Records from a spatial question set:
☆ ☆ ☆ ☆ ☆

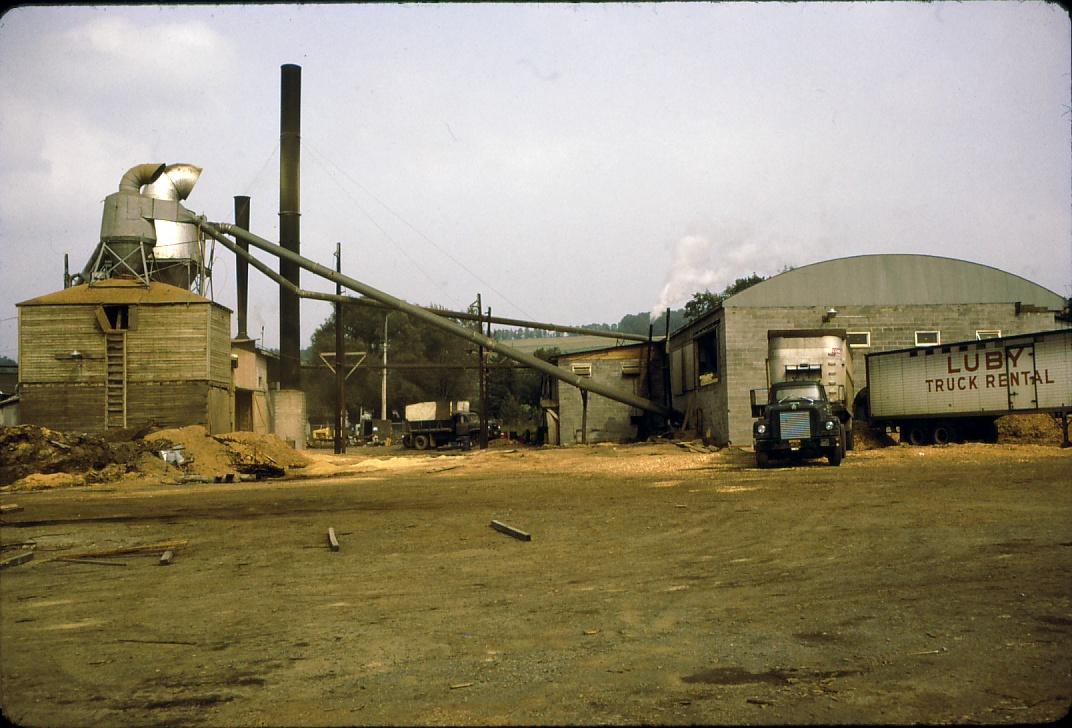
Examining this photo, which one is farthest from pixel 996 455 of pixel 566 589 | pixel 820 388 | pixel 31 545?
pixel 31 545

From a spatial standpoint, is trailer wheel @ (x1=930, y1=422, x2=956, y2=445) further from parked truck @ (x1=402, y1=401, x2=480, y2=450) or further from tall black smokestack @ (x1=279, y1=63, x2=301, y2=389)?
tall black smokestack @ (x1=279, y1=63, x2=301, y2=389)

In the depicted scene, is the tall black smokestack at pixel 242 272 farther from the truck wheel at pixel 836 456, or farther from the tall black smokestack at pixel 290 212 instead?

☆ ☆ ☆ ☆ ☆

| WHAT IS NEEDED |
Reproduce every one of the records above word for word, omitting the pictures.

| SOLUTION TO THIS TASK |
Examining this photo, which one is farthest from pixel 996 455 of pixel 566 589 | pixel 820 388 | pixel 31 545?
pixel 31 545

From a spatial standpoint, is trailer wheel @ (x1=930, y1=422, x2=956, y2=445) further from parked truck @ (x1=402, y1=401, x2=480, y2=450) or further from tall black smokestack @ (x1=279, y1=63, x2=301, y2=389)?
tall black smokestack @ (x1=279, y1=63, x2=301, y2=389)

In the depicted scene, is the tall black smokestack at pixel 242 272 farther from the truck wheel at pixel 836 456, or farther from the tall black smokestack at pixel 290 212 instead?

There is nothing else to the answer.